Dust devils are essentially mini-tornadoes. With wind speeds as high as 75 mph, they can rise from the surface up to several thousand feet (although most of them top out between 500 and 1,000 feet). Dust devils form when the sun heats the ground, usually in places where there are two different types of surface areas such as asphalt next to grass, a common situation at most drop zones. When hot air begins to rise from the surface into the cooler air above, it creates an unstable air mass. Since the hot air is less dense and lighter than the cooler air above it, the hot air rises and can begin to rotate and compress horizontally as the rotation increases, forming a tight, spiraling column of air. Voilà, a dust devil is born. You should also keep in mind that a dust devil will form when weather conditions are relatively calm, there is little or no wind and the DZ is under clear skies: in other words, during perfect jumping conditions!

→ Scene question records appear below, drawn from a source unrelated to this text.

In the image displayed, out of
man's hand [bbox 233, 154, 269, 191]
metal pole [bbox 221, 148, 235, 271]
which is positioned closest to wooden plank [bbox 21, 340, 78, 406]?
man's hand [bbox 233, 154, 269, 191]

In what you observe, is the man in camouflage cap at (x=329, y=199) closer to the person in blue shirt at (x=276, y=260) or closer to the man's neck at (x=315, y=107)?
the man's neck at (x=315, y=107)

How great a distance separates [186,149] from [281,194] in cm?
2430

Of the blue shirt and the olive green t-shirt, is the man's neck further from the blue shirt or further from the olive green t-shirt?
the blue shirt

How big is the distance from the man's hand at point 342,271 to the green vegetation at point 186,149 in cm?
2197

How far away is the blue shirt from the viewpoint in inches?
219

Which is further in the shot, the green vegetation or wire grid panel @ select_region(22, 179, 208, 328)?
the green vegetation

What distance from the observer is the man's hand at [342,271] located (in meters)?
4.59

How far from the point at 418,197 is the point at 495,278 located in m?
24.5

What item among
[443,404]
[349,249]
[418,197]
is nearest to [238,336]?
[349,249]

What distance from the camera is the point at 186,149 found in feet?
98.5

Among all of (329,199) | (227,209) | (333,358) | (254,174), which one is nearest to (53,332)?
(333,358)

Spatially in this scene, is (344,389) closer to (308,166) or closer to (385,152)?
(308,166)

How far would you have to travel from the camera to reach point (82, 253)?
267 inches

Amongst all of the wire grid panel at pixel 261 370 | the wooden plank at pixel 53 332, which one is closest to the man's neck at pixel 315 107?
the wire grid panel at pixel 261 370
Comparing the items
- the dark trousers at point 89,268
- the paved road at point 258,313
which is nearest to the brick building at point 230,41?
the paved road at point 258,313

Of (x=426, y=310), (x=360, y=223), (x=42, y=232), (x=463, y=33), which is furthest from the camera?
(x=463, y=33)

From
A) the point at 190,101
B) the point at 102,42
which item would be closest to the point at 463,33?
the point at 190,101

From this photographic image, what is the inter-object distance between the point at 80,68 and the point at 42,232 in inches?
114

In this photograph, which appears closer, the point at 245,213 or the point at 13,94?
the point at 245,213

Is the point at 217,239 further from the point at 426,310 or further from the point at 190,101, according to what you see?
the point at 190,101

Skydivers who jump at drop zones in desert locations are accustomed to seeing dust devils recklessly wandering across the airport during the warmer months. The dust and debris in a desert environment make them easy to spot, and that’s a good thing, because if you can see the dust devil, you can usually avoid it. But many dust devils are nearly impossible to see, and that is where the real hazard exists as far as skydivers are concerned. If the dust devil forms over grass, asphalt or other surfaces with very little debris that it can pull into the air, the whirling column of air can be nearly invisible.
In the past decade, at least one skydiver has died and several have suffered injuries after flying their canopies through dust devils. The fatal injury occurred to a jumper who had already landed when a dust devil re-inflated his canopy and picked him up approximately 50 feet. His canopy then collapsed, and he fell to the ground with it mostly deflated. The impact killed him instantly. Many of the injured jumpers suffered hard landings under canopies that reacted violently when they flew through nearly invisible dust devils at low altitudes.
Does this mean you should sell your gear and take up bowling for fear of a nearly invisible hazard? Probably not, but you do need to be aware of the hazards of dust devils and the fact that they can develop almost anywhere in the right weather conditions. Keep an eye out for telltale signs of turbulent air when the temperatures increase. Hopefully, you will just encounter a bit of bumpy air and turbulence when the warm air starts rising. If you are under canopy and do see signs of a dust devil, steer to avoid it if you can safely make the turn without causing a collision with another canopy or striking the ground while still in the turn. The best way to avoid injuries caused by dust devils is to recognize the environmental conditions that cause them and, during those times, vigilantly scan for and avoid them if at all possible.